━━━━━ Working data ━━━━━

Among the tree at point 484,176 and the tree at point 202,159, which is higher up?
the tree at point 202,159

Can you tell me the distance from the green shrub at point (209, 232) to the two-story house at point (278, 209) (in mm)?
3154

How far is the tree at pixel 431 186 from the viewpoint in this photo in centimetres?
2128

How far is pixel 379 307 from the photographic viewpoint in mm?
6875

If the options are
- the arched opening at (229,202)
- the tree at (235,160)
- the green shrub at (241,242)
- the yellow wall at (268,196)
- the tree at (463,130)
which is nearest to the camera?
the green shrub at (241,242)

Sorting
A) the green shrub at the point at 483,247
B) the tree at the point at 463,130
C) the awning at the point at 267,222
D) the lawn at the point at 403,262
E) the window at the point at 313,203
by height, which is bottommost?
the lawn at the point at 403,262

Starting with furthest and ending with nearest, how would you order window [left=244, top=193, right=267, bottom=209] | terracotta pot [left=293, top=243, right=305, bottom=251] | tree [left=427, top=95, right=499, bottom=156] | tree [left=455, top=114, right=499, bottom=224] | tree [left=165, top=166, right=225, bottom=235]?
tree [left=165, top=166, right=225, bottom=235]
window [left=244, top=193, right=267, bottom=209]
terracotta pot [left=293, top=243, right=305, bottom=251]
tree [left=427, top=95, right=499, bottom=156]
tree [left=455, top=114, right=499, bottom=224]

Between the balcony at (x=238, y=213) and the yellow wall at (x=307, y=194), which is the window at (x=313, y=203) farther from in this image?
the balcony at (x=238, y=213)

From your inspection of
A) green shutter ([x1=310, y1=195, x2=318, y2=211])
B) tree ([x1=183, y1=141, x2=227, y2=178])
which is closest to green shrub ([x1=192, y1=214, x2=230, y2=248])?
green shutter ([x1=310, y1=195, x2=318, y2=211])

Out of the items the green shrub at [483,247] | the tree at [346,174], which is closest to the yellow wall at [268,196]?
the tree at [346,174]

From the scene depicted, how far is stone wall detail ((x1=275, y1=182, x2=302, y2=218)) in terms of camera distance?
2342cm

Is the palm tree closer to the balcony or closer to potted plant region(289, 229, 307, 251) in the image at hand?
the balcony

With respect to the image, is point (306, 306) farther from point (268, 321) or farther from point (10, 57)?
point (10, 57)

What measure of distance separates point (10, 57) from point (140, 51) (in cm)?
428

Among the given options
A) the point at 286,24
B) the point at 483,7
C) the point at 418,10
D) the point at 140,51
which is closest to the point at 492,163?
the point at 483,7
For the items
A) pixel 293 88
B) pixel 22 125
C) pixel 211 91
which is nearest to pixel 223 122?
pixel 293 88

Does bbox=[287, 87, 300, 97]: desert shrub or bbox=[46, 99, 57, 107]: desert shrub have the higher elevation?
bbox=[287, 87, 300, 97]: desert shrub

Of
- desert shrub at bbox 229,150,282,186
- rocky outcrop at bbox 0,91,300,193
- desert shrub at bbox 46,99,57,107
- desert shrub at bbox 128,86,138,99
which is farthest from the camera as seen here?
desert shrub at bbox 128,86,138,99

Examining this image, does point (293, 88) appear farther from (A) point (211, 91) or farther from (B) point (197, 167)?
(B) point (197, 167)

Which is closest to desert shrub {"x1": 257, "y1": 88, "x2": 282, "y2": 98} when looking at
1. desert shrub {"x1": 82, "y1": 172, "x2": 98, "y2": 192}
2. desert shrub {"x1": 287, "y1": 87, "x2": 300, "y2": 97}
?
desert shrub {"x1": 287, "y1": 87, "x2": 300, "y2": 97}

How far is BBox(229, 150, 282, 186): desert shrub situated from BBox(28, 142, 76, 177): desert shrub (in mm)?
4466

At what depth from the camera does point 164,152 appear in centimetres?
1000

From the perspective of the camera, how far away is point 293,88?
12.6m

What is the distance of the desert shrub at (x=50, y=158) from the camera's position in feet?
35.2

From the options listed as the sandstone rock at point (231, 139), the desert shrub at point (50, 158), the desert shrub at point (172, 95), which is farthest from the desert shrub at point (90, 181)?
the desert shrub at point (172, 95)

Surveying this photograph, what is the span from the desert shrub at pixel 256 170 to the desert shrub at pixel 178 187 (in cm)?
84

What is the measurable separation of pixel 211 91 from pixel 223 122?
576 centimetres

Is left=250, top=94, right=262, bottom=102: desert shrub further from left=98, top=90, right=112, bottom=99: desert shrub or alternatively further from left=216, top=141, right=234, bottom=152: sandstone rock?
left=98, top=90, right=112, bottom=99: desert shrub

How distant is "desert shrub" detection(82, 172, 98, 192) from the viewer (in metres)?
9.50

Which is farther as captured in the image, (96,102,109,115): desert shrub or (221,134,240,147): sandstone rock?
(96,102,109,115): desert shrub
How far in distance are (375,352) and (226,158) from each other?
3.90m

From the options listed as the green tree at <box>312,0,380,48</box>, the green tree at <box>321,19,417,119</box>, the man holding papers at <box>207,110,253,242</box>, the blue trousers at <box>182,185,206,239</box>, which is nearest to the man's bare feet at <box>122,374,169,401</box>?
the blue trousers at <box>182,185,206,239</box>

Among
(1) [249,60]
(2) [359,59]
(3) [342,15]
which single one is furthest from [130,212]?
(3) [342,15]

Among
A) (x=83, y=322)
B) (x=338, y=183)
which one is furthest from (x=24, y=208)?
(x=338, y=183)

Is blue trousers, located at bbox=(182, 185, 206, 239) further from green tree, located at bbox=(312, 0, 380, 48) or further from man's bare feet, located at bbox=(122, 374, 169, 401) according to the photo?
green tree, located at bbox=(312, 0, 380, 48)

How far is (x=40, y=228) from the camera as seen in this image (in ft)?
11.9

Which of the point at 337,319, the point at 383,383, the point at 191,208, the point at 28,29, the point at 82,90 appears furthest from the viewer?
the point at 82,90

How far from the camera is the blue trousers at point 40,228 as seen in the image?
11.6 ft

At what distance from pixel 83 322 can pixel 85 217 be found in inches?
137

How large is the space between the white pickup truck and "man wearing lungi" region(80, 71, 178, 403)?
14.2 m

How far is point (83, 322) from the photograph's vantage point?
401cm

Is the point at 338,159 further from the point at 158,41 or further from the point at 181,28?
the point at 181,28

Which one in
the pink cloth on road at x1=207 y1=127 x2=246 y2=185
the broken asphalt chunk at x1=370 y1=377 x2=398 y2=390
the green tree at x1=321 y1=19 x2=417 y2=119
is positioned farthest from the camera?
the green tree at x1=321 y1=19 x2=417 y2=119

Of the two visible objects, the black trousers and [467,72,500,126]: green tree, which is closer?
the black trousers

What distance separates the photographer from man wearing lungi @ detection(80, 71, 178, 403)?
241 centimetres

━━━━━

◆ Aim of the task: List every line above that contains the word "wearing".

◆ Exercise solution:
How large is the space between the white pickup truck and "man wearing lungi" region(80, 71, 178, 403)?
What distance separates the photographer from man wearing lungi @ detection(80, 71, 178, 403)?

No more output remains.